US Imposes New Sanctions, Moscow Stock Exchange Halts USD and Euro Trades

Reported 7 months ago

Following new US sanctions on Russia, the Moscow Stock Exchange announced the suspension of trading and settlement in US dollars and Euros. Starting today, the exchange cannot conduct forex, stock, or futures trades settling in USD or Euro; Russian business figures noted that acquiring USD or Euro in Russia is now nearly impossible, with more trades being done in RMB. The Central Bank of Russia assured that over-the-counter markets can still trade USD and Euro, while the official exchange rate for RUB against the two currencies will be determined based on bank and OTC data.

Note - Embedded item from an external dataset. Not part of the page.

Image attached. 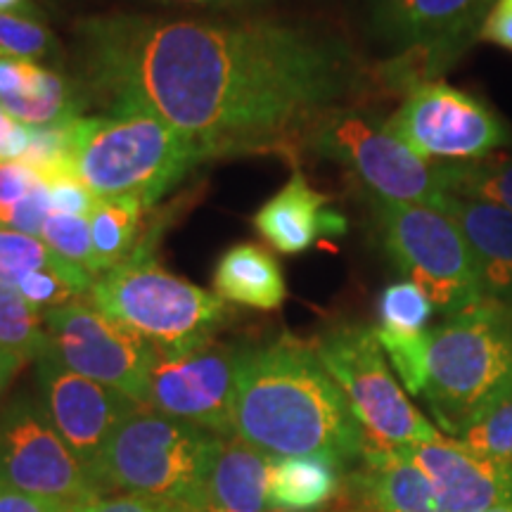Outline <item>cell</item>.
Segmentation results:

Amidst these developments, a major Russian bulk commodity export company unaffected by Western sanctions remarked they are indifferent as they now use RMB. With deepening economic ties between Russia and China, RMB has overtaken USD as the largest traded currency on the Moscow Stock Exchange, comprising 53.6% of total forex transactions in May. President Biden's December executive order imposing sanctions on entities assisting Russia in obtaining war funds now encompasses approximately 4500 entities. These sanctions have also aimed to prevent Russia from acquiring technology, such as a Hong Kong front company supplying chips to Russia. Since Russia's February 2022 invasion of Ukraine, the country has faced a series of sanctions, but IMF predicts Russia's economy will still grow by 3.2% this year. Analysts believe these sanctions will eventually weaken Russia's economy, and the US Treasury Secretary Yellen stated the new sanctions targeted the remaining channels for Russia to access equipment, including reliance on third-country supply chains. This wave of sanctions comes ahead of the G7 summit scheduled from the 13th to the 15th in southern Italy.